Vision and Revision Part I
By spring 2008, the second half of my first year as a Ph.D. student in historical theology at Saint Louis University, it was clear that I would attempt to write my dissertation about the Evangelical Sisterhood of Mary. I would analyze the relationship between the practices and beliefs of this community of Protestant nuns in Germany and their historical context. That much I knew. But which practices? Which beliefs? And which aspects of their context? A dissertation needs to be a focused work, ideally attempting to answer one precise question of the author’s determining. I had some digging to do.
I learned the basics from the sisters’ website. On the night of September 11, 1944, Allied bombers decimated the city of Darmstadt, Germany. Tens of thousands of people died. Most of the city’s residents were homeless by morning. Among them were the members of a Lutheran girls Bible study. They prayed that night for God’s forgiveness in light of his manifest judgment and soon decided to dedicate their lives to him as a formal sisterhood. I later learned that this account was a simplification, but at least it was a start. Even in their most basic account, the sisters connected their origins to their experience of the Third Reich.

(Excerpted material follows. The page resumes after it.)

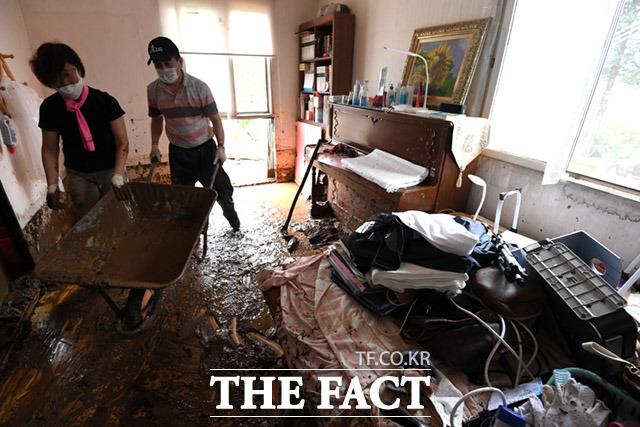 5일 오전 충청북도 충주시 엄정면 비석마을에서 집중호우로 산사태가 일어나 토사가 주택 내부를 뒤덮고 있다. /충주=임세준 기자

I dug as deeply as I could in the library and in book databases. I found a handful of works treating the broader phenomenon of Protestant religious orders in post-World War II Europe. There were in fact a few dozen such communities, many of which survive today. The literature, much of it from the 1950s and 1960s, mostly concerned the question of whether or not Protestant religious orders should exist. From a historical standpoint, this is not a relevant question. Such communities do exist. But why?